By Kingsley Jassi:
Civil Society Agriculture Network (Cisanet) and Mwapata Policy Institute have weighed in on the country’s weakened food production system, saying it continues to threaten the economy.
Malawi’s economy has slowed down recently due to low productivity as food supply is low, pushing up inflation while industry players gasp for raw materials.
Speaking in a BBC interview, Cisanet acting National Director Elizabeth Namaona described the approach to the current food situation as more reactive than proactive.
She said, as such, the approach was undermining recovery efforts.
She emphasised the need for more decisive actions to address climate change-related problems and ensure food security.
While acknowledging the existence of policy frameworks such as the National Climate Change Management Policy, Namaona noted that their implementation had been inconsistent, a problem compounded by underfunding.
“Civil society organisations are now calling for greater transparency and accountability in the allocation of funds, as well as for increased involvement in the decision-making process, given that they are often excluded,” Namaona said.
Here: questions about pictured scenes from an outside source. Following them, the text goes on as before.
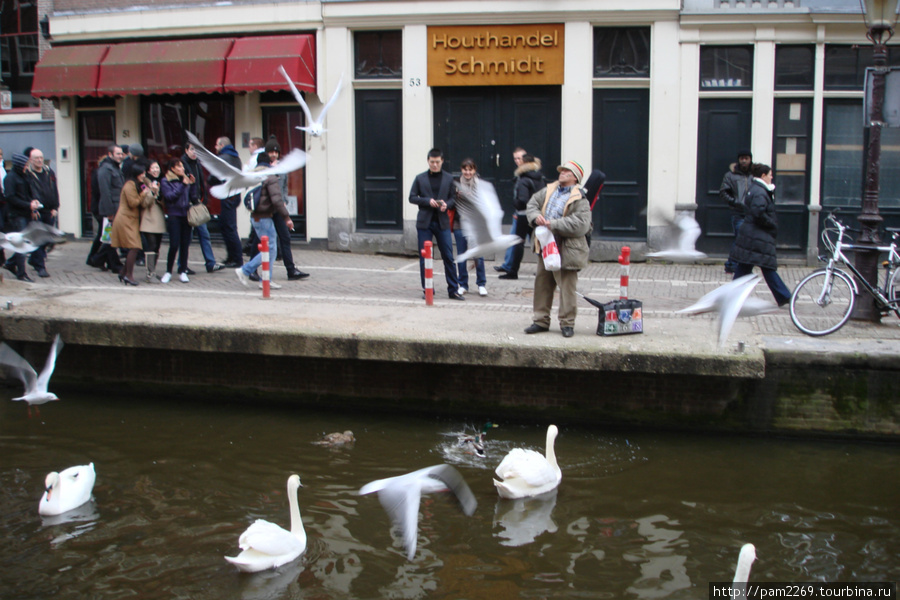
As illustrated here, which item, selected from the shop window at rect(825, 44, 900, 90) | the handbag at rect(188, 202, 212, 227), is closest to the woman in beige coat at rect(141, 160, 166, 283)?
the handbag at rect(188, 202, 212, 227)

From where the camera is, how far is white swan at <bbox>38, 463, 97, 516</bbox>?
252 inches

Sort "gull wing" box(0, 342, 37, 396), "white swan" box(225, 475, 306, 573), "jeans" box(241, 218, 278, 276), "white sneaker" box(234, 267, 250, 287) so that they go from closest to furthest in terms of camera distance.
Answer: "white swan" box(225, 475, 306, 573) → "gull wing" box(0, 342, 37, 396) → "white sneaker" box(234, 267, 250, 287) → "jeans" box(241, 218, 278, 276)

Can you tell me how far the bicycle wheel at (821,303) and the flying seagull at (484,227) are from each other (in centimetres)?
299

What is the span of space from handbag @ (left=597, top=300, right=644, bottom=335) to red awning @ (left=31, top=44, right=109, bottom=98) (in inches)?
430

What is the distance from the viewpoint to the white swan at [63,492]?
6.39m

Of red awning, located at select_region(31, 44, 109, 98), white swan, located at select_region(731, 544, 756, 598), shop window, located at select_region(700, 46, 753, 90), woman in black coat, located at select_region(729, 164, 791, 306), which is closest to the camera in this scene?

In a separate interview, Mwapata Policy Institute Executive Director William Chadza acknowledged that efforts were being made to build resilience.
He agreed with Namaona that ongoing efforts included investments in irrigation, the provision of farm inputs, public works that aim to improve land and water management and the promotion of the use of manure as some visible efforts.
Chadza said additional options included supporting mega farms as they are likely to be more efficient and have high yield due to efficient operations, enhancing integrated soil fertility management practices to reduce input cost and intensifying irrigation to address the adverse effects of climate change. He was quick to say there were risks ahead.
He cited weather shocks, low usage of inputs due to high costs, recycling of seed and untimely supply of subsidised inputs that are likely to undermine production.
“The private sector could take a role in supporting access to inputs through prepaid or credit models. Government should work with existing mega farms to intensify production of food and other commercial crops,” Chadza said.
He added that the private sector should enhance commercial supply and distribution of inputs such as seeds and pesticides through their networks.
“It would also be paramount for Admarc [Agricultural Development and Marketing Corporation] to be prepared to enter the market immediately after harvest to offtake produce at good prices,” Chadza said.
The country’s agricultural output declined by 27 percent in 2024, affecting the growth projection—which was revised downwards from 3.3 percent to 1.8 percent as inflation, driven by food prices, is expected to average 35.4 percent, way ahead of the 27.1 percent which was earlier projected.